Al contrario di questa situazione, che configura il perimetro dell’ontologia negativa, il lavoro artistico consisterebbe nel costruire il nuovo partendo da un giudizio critico sul presente, ponendo l’opera come una sorta di «farmaco» e la critica come un lavoro diagnostico. Il progetto è un lavoro di modificazione dell’esistente e delle esistenze il cui paradigma letterario, per Gregotti, è La modification (1957) di Michel Butor, un Nouveau Roman (un po’ illeggibile e lentissimo) dove la creatività come modificazione è la chiave di partecipazione dell’individuo alla trasformazione sociale (un tempo anche la letteratura era ricerca, non marketing). 
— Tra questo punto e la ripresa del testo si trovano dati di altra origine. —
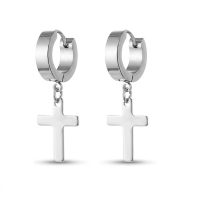 dangling cross earrings for mens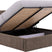 Goossens Bedframe Mysen Storage - 180 x 200 - Stof fijn geweven bruin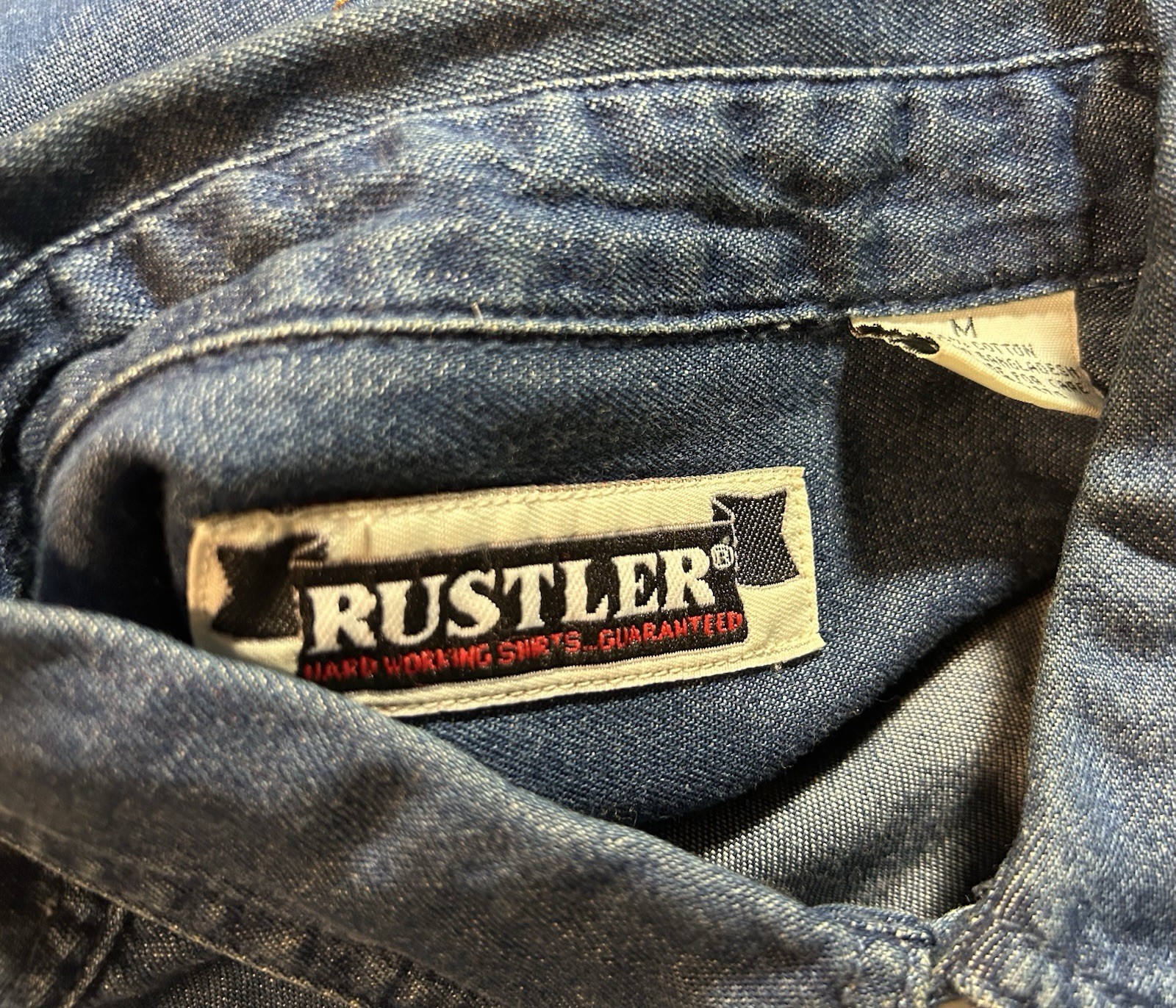 Rustler Handpainted Floral Denim Jean Shirt Fall Harvest Women’s Medium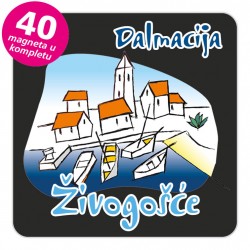 Magneti gradić EKO C 02 B Živogošće komplet 40 ili 20 kom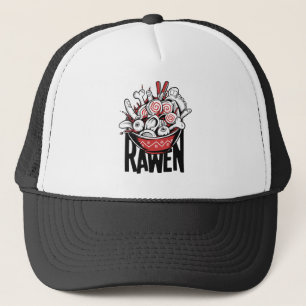 Casquette Conception de zombie de nouilles Ramen folle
Questo principio della modificazione critica riguarda in particolar modo il controllo del paesaggio e dell’ambiente costruito, che deve essere una «geografia del progetto dell’uomo», con attenzione anche ai caratteri geologici, di cui le recenti alluvioni in Liguria stanno a testimoniare l’assenza. Oltre a ciò, bisogna riformulare le relazioni tra ordine e disordine, utopia e progetto e distinguere tra quantità — come somma di molteplici significati — e grandezza per ridare vita a un progetto artistico consapevole. In assenza del quale, la conservazione e il «valore d’uso» sono diventati una forma di resistenza «di fronte alla società dello spettacolo e al denaro come merce assoluta». 
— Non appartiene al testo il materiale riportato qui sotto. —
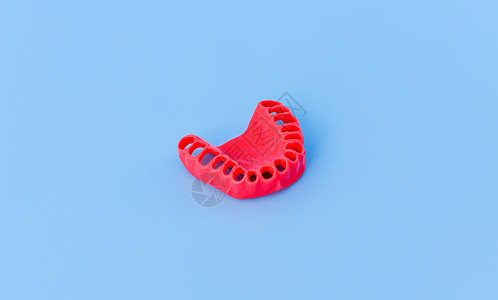 蓝色隔绝无牙齿的人类口香糖模型王冠微笑卫生诊所牙科医生口服牙龈牙医药品图片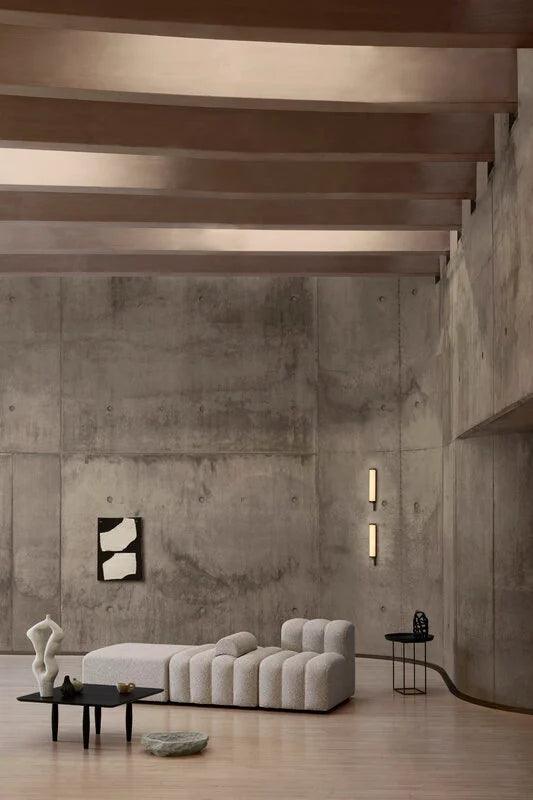 Stolik boczny DUKE bordowy lakierowany NORR11 Eye on Design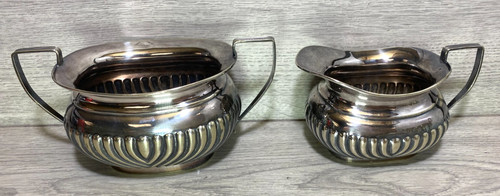 Antique silver plated milk - plated, jug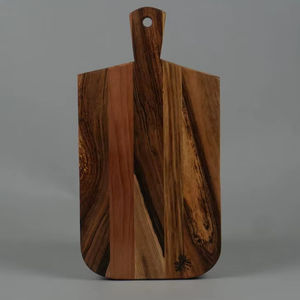 Tabla de cortar de madera con forma de casa, tabla de listado de patrocinadores principales, nuevos utensilios de cocina de bambú de alta calidad - Product Image 1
Si tratta di temi che Vittorio Gregotti ha affrontato anche in altri libri e spesso sulla stampa, come dimostra un terzo libro dell’autore che ripropone in un unico volume molti saggi apparsi fin dal 1966 ( 96 ragioni critiche del progetto , Bur, pp.518, e 13, prefazione di Jean-Louis Cohen). In definitiva, quella di Gregotti è una densa interrogazione sul futuro degli uomini e della società globalizzata visto a partire dall’esperienza e dalla riflessione sull’universo delle arti.